At the time I am finishing this, 11 hours and 39 minutes until puck drop.
LET’S GO PENS.
First off, I wanted to thank all of you who read and commented on my article yesterday. I couldn’t believe so many people stopped by and it ended up being my most heavily trafficked blog day ever! I really appreciate it!
This weekend is All Star weekend both for the NFL and NHL. One I don’t care about at all, one I was really excited to watch, but probably won’t even tune in now. The one that is completely meaningless in my eyes is the NFL Pro Bowl. First off, they have it the week before the Super Bowl, meaning that the players from the top two teams remaining (notice I didn’t say best) aren’t going to be there. To me that was half the fun of the Pro Bowl, watching the Super Bowl champs play against the other all stars. Not anymore in the NFL.

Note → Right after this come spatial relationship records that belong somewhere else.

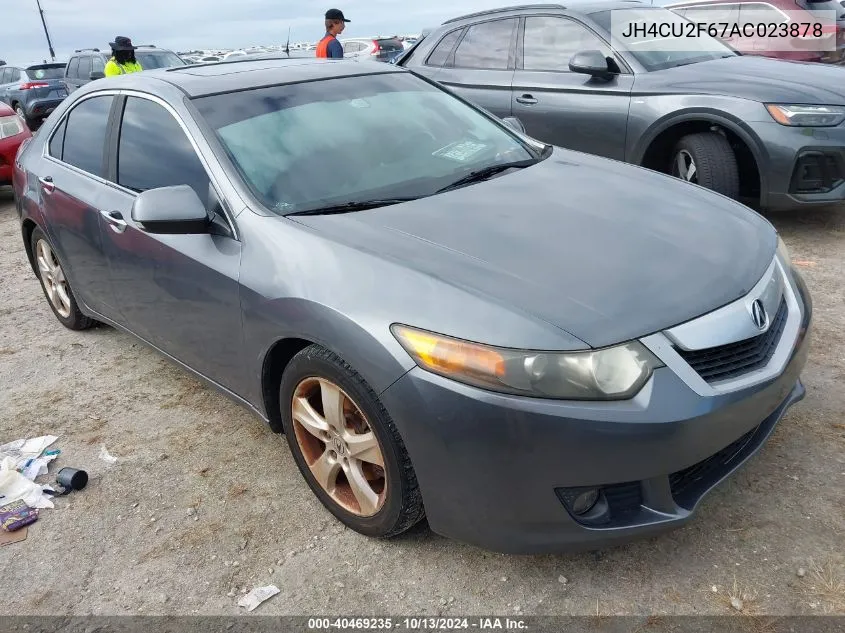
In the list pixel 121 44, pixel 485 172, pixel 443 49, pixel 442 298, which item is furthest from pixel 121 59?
pixel 442 298

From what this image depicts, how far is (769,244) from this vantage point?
2.62 meters

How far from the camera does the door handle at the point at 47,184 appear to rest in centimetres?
393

The NHL All Star game I was really excited about a few weeks ago. Sidney Crosby (pictured above) was leading the league in points and goals and beat the rest of the league by over 150,000 all star votes. I mean that is just insane. Center Evgeni Malkin was voted it, goalie Marc Andre Fleury, and defenseman Kris Letang was voted in as a write in. But, since Sid and Geno (Malkin) are still out with injury, only Fleury and Letang will play.

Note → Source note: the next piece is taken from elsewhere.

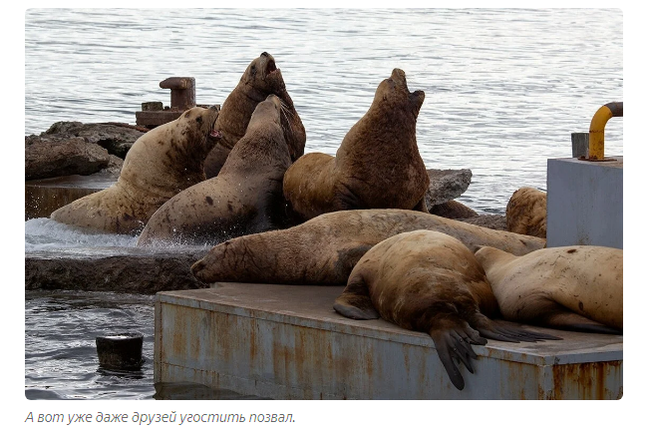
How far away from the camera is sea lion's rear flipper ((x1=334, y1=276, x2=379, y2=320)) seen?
6250mm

I had a quick question too for all of my Canadian friends. How come when Pittsburgh plays in Ottawa and Montreal, Sidney Crosby gets booed worse than anywhere in the league outside of Philadelphia? I know he is competition, but he won the gold medal in the Olympics for you! I mean, I was rooting for the USA, and while I am sad we lost, I will take a loss by the hands of Sid any day. He’s the greatest player in the world, and before his career is over, he will be mentioned as one of the top three hockey players of all time, up there with Gretzky and Lemieux. I completely understand that I am biased seeing as he plays for my team, but he’s a clean player, a class act, took the team on his shoulders after Mario retired when he was only 20. If the USA would have won in dramatic fashion on an ovetime goal, I think it would be hard for me to boo the player that scored it, even if he played for the Flyers or the Capitals. Just wondering.
So, finally, today’s shot. I took this last Friday evening before a happy hour with some friends in Station Square. I got there a little early to do some shooting, but I ended up with just a handful of shots because it was about 0°F, with a windchill that made it seem like -10°F. Seeing as I was on a bridge and the wind just whips down the river, it was all I could do to wait for the seven brackets and run back to my car. Which I parked in a garage that was a good ten minute walk. Genius I know. The bridge I am on is the Smithfield St. Bridge that is right next to Station Square in the South Side. It’s one of the classier bridges in downtown, with great iron work on the top that I’ve showcased a few other times.
Let’s get technical, technical, I wanna get technical. Sorry about that, I don’t normally break out into song during my posts. Like I said earlier, this is a seven exposure HDR processed with HDR Efex. I kicked it over the Color Efex and applied a Tonal Contrast filter on the buildings and water (left the sky alone) and then applied a Low Key Filter to the entire image. Burned a bit of the sky in spots and added a warming filter to tone down some of the blues. I had gotten there a bit too late to get the sunset and a bit too early for the blue hour. Oh well there’s always next time!
Thanks for stopping by, and if I don’t see you, good afternoon, good evening and good night!